Questions I ask myself: Was there a better way to get the information I need rather than sending the email? Is there a different method I can use? Does it have to be through an email? Lastly, does my company really want me to be working this much after hours?
Impact it has on others:
Impact: The obvious downstream impact is on the recipient themselves. The recipient may now start to feel stressed that the email needs to be replied to immediately.
Questions I ask myself: What is the recipient doing currently during this time (at night or on the weekend). How likely are they to reply to the email? By sending this email, am I taking time away from their family? By sending this email, am I creating unnecessary stress for them? Am I going to somehow damage the relationship or create resentment by sending this email? How frequently do I send email after hours to this one individual? Lastly, how important is the email and can it wait until the next business day?
Okay, but I still need to send the email:
If the email must be sent and there is no other option, I developed a few new personal best practices for how to send the email but ensure it doesn’t arrive until the next business day. There are two methods for which to do this: scheduled and save in drafts.

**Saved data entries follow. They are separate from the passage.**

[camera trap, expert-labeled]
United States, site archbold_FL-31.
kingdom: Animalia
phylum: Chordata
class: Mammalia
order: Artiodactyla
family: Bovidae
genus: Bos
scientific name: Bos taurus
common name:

Outlook has a useful feature that allows you to schedule the day and time for when you want the email to be delivered. After you click send, the email will remain in your outbox until the scheduled day and time and then it will be automatically sent. I find this feature particularly useful as I can still work late at night or on the weekend (or even on a plane) and still triage email as needed. For more information on how to schedule emails in Outlook see the following article.

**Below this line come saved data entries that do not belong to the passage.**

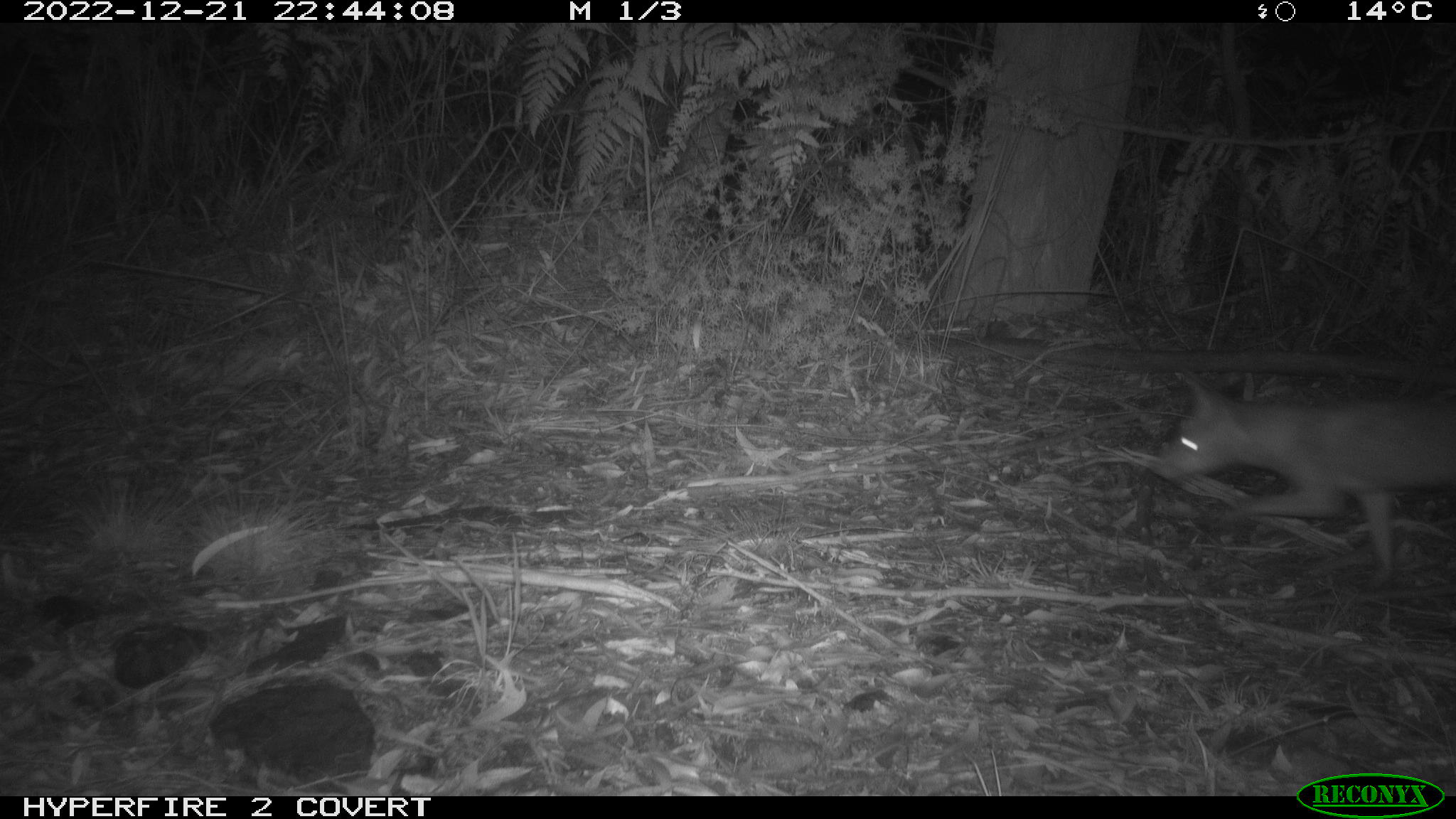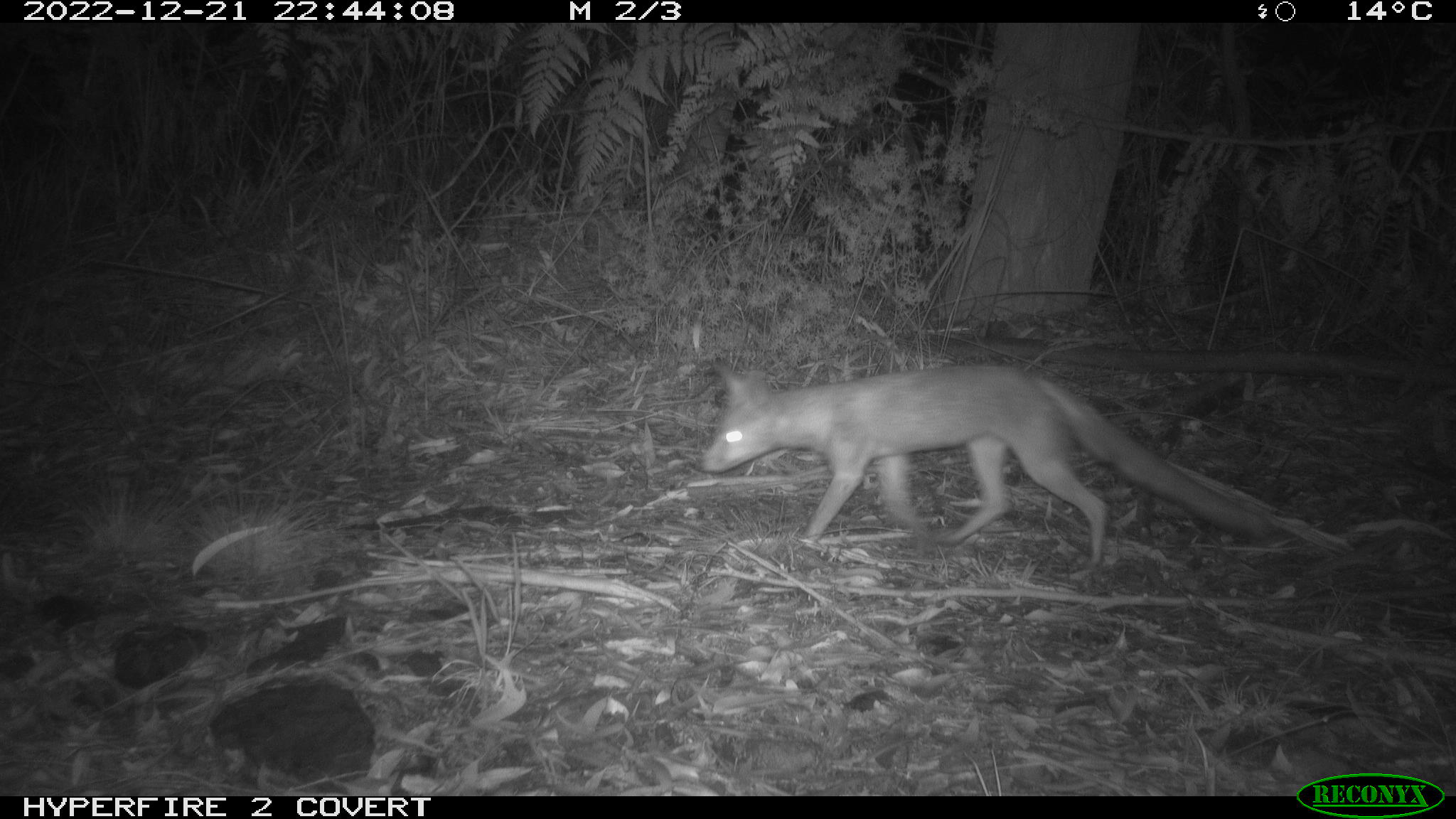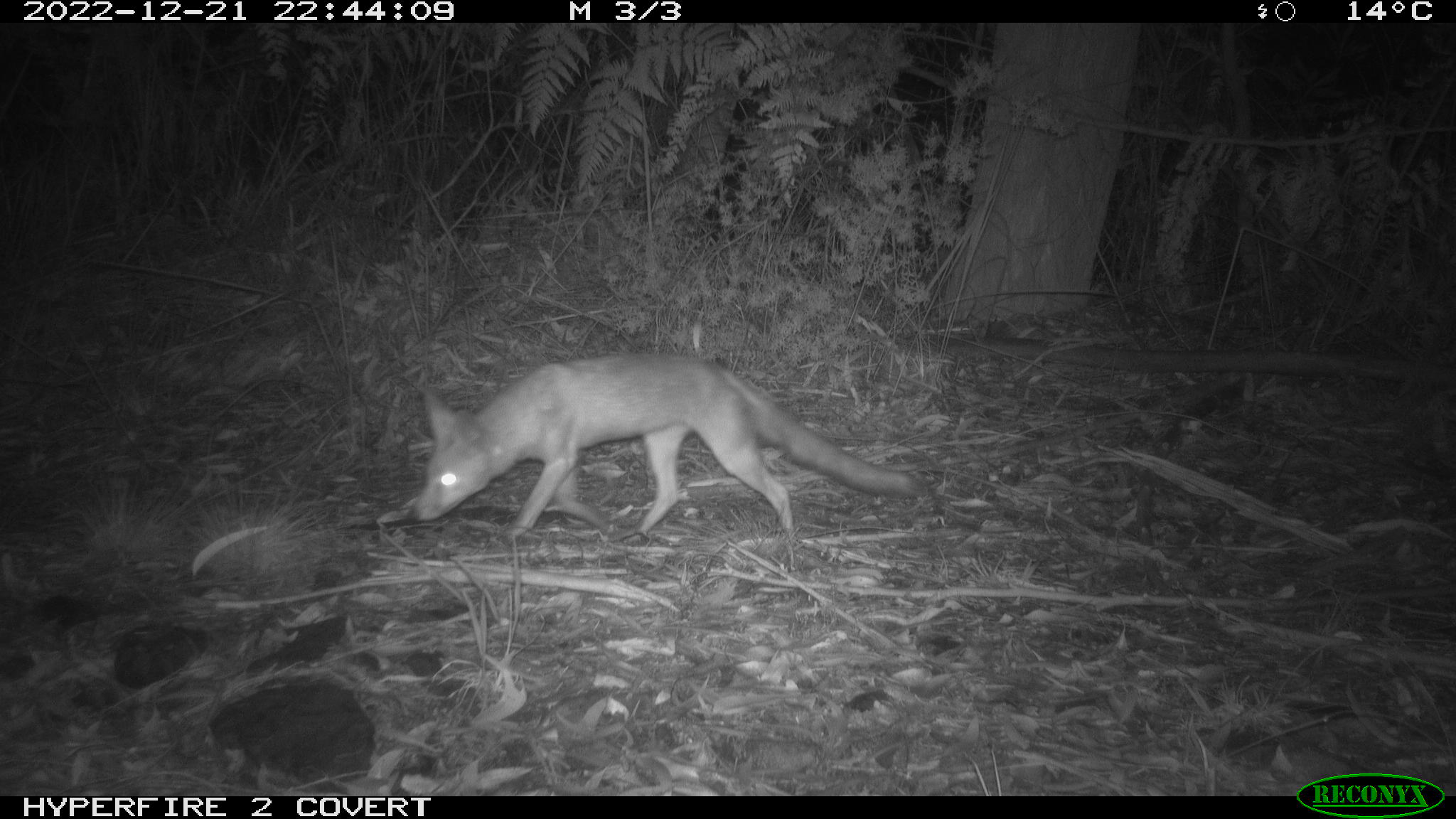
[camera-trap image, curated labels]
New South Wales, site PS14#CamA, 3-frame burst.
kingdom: Animalia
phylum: Chordata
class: Mammalia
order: Carnivora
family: Canidae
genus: Vulpes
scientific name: Vulpes vulpes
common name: red fox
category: fox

I use this method frequently as I like to reply to emails or compose new messages but save them in my drafts folder. On the next business day, I have time set aside in the morning to review the emails in my draft folder, and make any necessary modifications before I send them. This time is blocked on my calendar as “Matt Time” and is intended for administrative tasks such as responding to emails.
Another best practice I developed when sending the email is disabling the ability for recipients to reply all to the thread, and therefore generating more email traffic than necessary. When I send an email to a large number of recipients or to a distribution list, enabling Rights Management Service on the message and selecting “Do Not Reply All” disables the Reply All button. For more information on how to do this, click here.
What other options do I have besides sending the email?
In my daily work, I have many communication tools available to me and based on how I want to communicate will dictate which tool I use:
Microsoft Teams: If I am working on a project team, or need to communicate within my direct team, posting the message to Microsoft Teams and @ mentioning the specific individual may be a better option. Perhaps the email I wanted to send was more informational to the team, and no action is required (i.e. a newsletter, news article, or general “FYI email”) then Microsoft Teams might be the best place to post it (remember you can send an email to a channel in Microsoft Teams).
Yammer: If I have a question about something, but I am not sure who to ask, posting to Yammer may be the better option since everyone in the company subscribes to Yammer and I may find the right subject matter expert. Here’s an article I wrote about thinking through how being social at work makes me more productive.
Phone Call: As simple as it sounds, personally I forgot how effective calling someone can be. The phone call may take less than a few minutes and can be very effective by getting you the information you need or allowing you to share your information with the recipient.
Conclusion: Taking the time to think through if sending an email is really necessary can have a huge impact. However, if you must send the email, consider scheduling it or saving the draft for the next business day. Lastly, consider minimizing the audience or disabling the ability to reply all. I hope you find value in this blog post, please feel free to leave comments if you have your own best practices that you have developed.